-- DIRECTIVE A --
In the article below on catching winter bass at Caddo Lake, translate this sentence into Spanish: "Lipless crankbaits are not for the cowardly."
-- DIRECTIVE B --
Name every geographic place the article below on catching winter bass at Caddo Lake mentions by name.
-- DIRECTIVE C --
Write the next several paragraphs of the article below on catching winter bass at Caddo Lake.

-- PROVIDED TEXT --
Dogged Determination — How to catch big Caddo Lake bass during the winter using Rat-L-Traps

It might be bordering on stupidity to throw a lipless crankbait all day long around Caddo Lake’s grass beds, but it’s the perfect tactic to catch big, wintertime bass.

Lipless crankbaits are not for the cowardly.

With all those exposed treble hooks, the faint-hearted have a hard time seeing past the snag waiting to happen.

On the other hand, the lion-hearted are able to look past potential pain and see the largemouth light at the end of the tunnel.

Therefore, the timid might as well find someplace else to fish during February rather than head to Caddo Lake.

It takes a certain amount of bravado to bass fish a lake full of cypress trees, hydrilla, stumps and salvinia with baits that have six unprotected, dangling hooks.

As a matter of fact, many anglers who do not fish lipless crankbaits at Caddo believe there is more stupidity than swagger associated with slinging these baits all day long.

But that is exactly what Simsboro based tournament angler Sid Havard does: He throws Rat-L-Traps all day long at Caddo Lake during February.

This one-time self-professed pitcher and flipper realized four years ago that he needed to expand his fishing patterns at his favorite wintertime lake.

“I saw these guys out on the flats slinging Rat-L-Traps all day long during tournaments, and I finally got tired of them beating me,” Havard said.

Figuring he should join them if he couldn’t beat them, Havard enlisted the help of one of the better lipless crankbait fishermen at Caddo.

“Kudos go to Danny DuPont,” Havard said. “I asked him how to do it, and he told me — but I still couldn’t figure it out. He met me at Cool Point one morning. We went right out to Big Green Brake, and he showed me how to do it.”

The most important thing Havard learned that day was that grass was the main factor in throwing lipless crankbaits at Caddo.

“If you’re going to catch them really good on a Trap, you need grass,” Havard pointed out. “There wasn’t a whole lot of grass last year. It was only in very few spots; if you found those spots, you caught Trap bass.”

Just last year, Havard and his brother caught 13 bass over 7 pounds. Their best day was five fish that bumped 30 pounds. In a three-fish tournament, they had 18 pounds. And Havard’s personal best was a 9.6-pound bass.

“All on the Trap,” Havard said. “And all between January and March.”

In fact, Havard, who acknowledged that the Trap bite can work all year long, has discovered that big bass bite his Trap best when the weather turns the coldest of the season.

Even 50-degree water is no cause for concern.

-- DATA BLOCK --
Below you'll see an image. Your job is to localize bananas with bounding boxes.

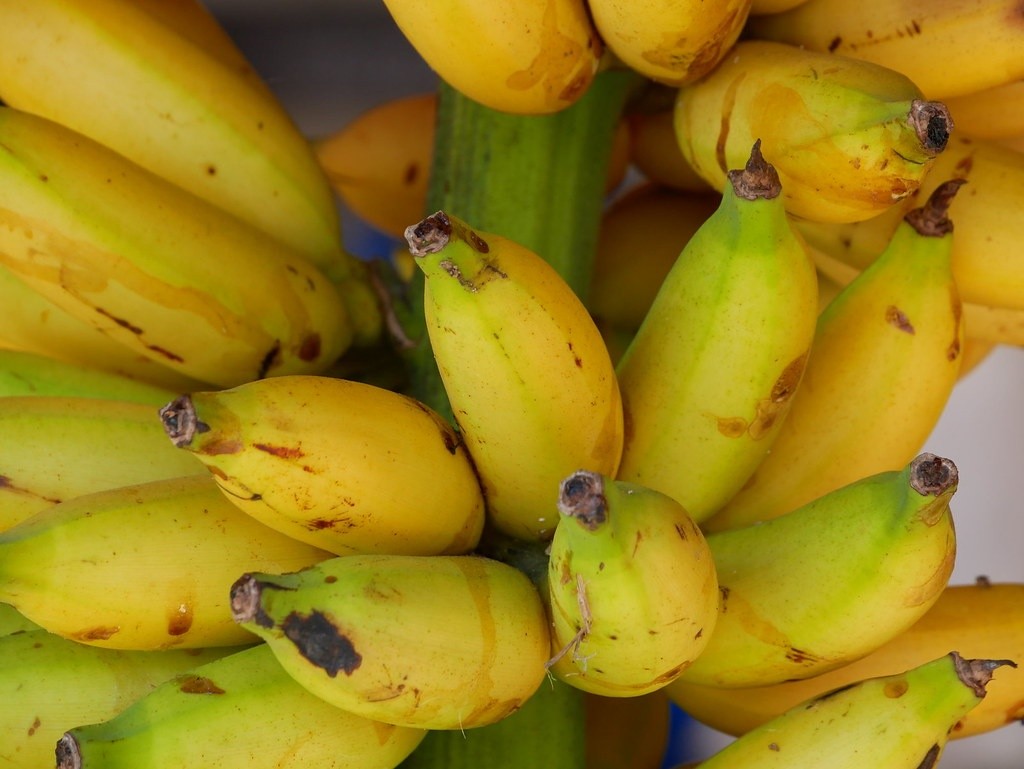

-- EXPECTED ANSWER A --
Los crankbaits sin babero no son para los cobardes.

-- EXPECTED ANSWER B --
Caddo Lake, Simsboro, Cool Point, Big Green Brake

-- EXPECTED ANSWER C --
“I like the air temperature to be in the 30s” Havard explained. “When it’s cold enough I can hardly feel my fingers and my nose turns red and won’t stop running, I know it’s getting right for big bass on the Trap.”

Havard will be the first one to tell you he doesn’t have Trap fishing at Caddo Lake down to a science, but he knows what works for him, and he didn’t mind sharing how he does it.

These are his rules for success:

Find isolated grass

Caddo Lake is full of grass flats that hold lots of bass. And somebody could run a Trap over the grass flats and catch a bunch of fish.

However, if you’re looking for big bass, Havard said the key is to find isolated patches of grass.

“The ideal grass patch for me is about as big as my truck,” he noted. “Just like an isolated cypress tree is likely to have a big fish on it because nobody takes the time to fish it, isolated grass holds lots of big bass because nobody takes the time to find them much less fish them.”

Havard first tries to identify grassy areas by looking for coots. These small, black members of the rail family spend a considerable amount of time picking at submerged aquatic vegetation.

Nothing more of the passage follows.